• **Stated goal 1**:
Please copy the listing from the line containing "Is point 26,63" down to the line containing "Answer: (38,64) → (24,59) → (38,52) → (1,39)", both lines included, and adjust every number in the answers, whether coordinate or distance, by adding -43.

• **Page extract**:
_ _ _ _ _ _ _
8.2 Tasks: Recording Rules

Prometheus recording rules allow you to precompute queries at a defined interval (global.evaluation_interval or interval in rule_group) and save them to a new set of time series.

In this lab you are going to create your first own recording rules. Recording rules are very useful when it comes to queries, which are very complex and take a long time to compute. The naming convention dictates to use the following format when naming recording rules level:metric:operation. Additional information regarding naming best-practices can be found here .

Task 8.2.1: Memory usage recording rule

With the following recording rule, we create a new metric that represents the available memory on a node as a percentage. A metric the node exporter doesn’t expose when running on a machine with an older Linux kernel and needs to be calculated every time.

  • Query the recording rule in the Prometheus web UI
Hints
  • Add the following recording rule file training_prometheusrule_avail_memory.yaml to your monitoring directory, commit and push your changes.
apiVersion: monitoring.coreos.com/v1
kind: PrometheusRule
metadata:
  name: prometheusrule-avail-memory
spec:
  groups:
    - name: node_memory
      rules:
        - record: :node_memory_MemAvailable_bytes:sum
          expr: |
            (1 - (
              sum by(instance) (node_memory_MemFree_bytes{instance="prometheus-training.balgroupit.com:9100"}
              +
              node_memory_Cached_bytes{instance="prometheus-training.balgroupit.com:9100"}
              +
              node_memory_Buffers_bytes{instance="prometheus-training.balgroupit.com:9100"}
            )
_ _ _ _ _ _ _
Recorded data

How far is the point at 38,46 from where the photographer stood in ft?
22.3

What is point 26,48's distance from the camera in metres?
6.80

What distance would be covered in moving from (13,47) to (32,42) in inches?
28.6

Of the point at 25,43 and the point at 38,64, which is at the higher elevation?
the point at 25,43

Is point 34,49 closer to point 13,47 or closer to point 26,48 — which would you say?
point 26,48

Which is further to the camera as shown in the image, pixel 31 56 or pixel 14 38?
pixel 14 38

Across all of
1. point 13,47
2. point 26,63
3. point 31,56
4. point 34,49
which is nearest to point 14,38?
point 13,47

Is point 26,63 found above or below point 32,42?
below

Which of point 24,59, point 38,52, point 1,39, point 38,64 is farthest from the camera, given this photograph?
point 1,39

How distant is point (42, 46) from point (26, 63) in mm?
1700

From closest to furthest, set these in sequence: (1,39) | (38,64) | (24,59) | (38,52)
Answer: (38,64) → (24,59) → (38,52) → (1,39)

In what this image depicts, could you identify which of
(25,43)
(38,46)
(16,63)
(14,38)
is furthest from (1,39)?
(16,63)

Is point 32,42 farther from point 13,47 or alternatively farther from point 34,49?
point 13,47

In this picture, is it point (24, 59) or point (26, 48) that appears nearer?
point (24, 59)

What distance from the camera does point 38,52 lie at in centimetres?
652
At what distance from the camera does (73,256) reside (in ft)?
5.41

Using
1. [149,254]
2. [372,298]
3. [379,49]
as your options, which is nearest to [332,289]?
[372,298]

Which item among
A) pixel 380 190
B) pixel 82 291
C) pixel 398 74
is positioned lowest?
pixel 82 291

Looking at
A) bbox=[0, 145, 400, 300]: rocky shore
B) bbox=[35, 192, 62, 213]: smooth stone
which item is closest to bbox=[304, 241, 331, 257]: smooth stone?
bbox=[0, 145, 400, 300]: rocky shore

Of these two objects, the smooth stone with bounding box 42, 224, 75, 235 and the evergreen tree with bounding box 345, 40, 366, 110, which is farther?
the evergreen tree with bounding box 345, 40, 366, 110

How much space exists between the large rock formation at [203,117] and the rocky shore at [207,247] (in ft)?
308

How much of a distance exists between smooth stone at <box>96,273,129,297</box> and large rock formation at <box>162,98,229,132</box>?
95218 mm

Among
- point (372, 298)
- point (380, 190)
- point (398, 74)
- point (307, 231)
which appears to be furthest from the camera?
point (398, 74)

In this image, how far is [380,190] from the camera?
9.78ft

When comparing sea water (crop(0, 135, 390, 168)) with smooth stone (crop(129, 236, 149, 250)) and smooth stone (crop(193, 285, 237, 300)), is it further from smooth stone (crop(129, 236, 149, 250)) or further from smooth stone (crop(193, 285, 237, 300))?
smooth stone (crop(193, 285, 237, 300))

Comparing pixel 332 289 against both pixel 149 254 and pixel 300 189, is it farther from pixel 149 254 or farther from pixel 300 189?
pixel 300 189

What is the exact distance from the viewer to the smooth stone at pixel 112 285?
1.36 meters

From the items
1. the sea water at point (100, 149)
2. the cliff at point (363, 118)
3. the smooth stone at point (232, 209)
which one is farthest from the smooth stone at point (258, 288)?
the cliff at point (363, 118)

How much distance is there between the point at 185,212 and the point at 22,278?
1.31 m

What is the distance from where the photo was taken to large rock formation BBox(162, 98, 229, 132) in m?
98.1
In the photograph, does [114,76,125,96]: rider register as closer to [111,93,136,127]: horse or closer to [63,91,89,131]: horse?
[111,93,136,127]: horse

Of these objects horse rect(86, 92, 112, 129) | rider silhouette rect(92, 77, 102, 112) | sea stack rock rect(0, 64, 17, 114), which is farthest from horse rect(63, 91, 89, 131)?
_ _ _ _ _ _ _
• **Stated goal 2**:
Repeat everything in the Prometheus recording rules page from "Task 8.2.1: Memory" down to "calculated every time.", word for word.

• **Final answer 1**:
Is point 26,63 found above or below point 32,42?
below

Which of point 24,59, point 38,52, point 1,39, point 38,64 is farthest from the camera, given this photograph?
point -42,-4

How distant is point (42, 46) from point (26, 63) in mm?
1657

From closest to furthest, set these in sequence: (1,39) | (38,64) | (24,59) | (38,52)
Answer: (-5,21) → (-19,16) → (-5,9) → (-42,-4)

• **Final answer 2**:
Task 8.2.1: Memory usage recording rule

With the following recording rule, we create a new metric that represents the available memory on a node as a percentage. A metric the node exporter doesn’t expose when running on a machine with an older Linux kernel and needs to be calculated every time.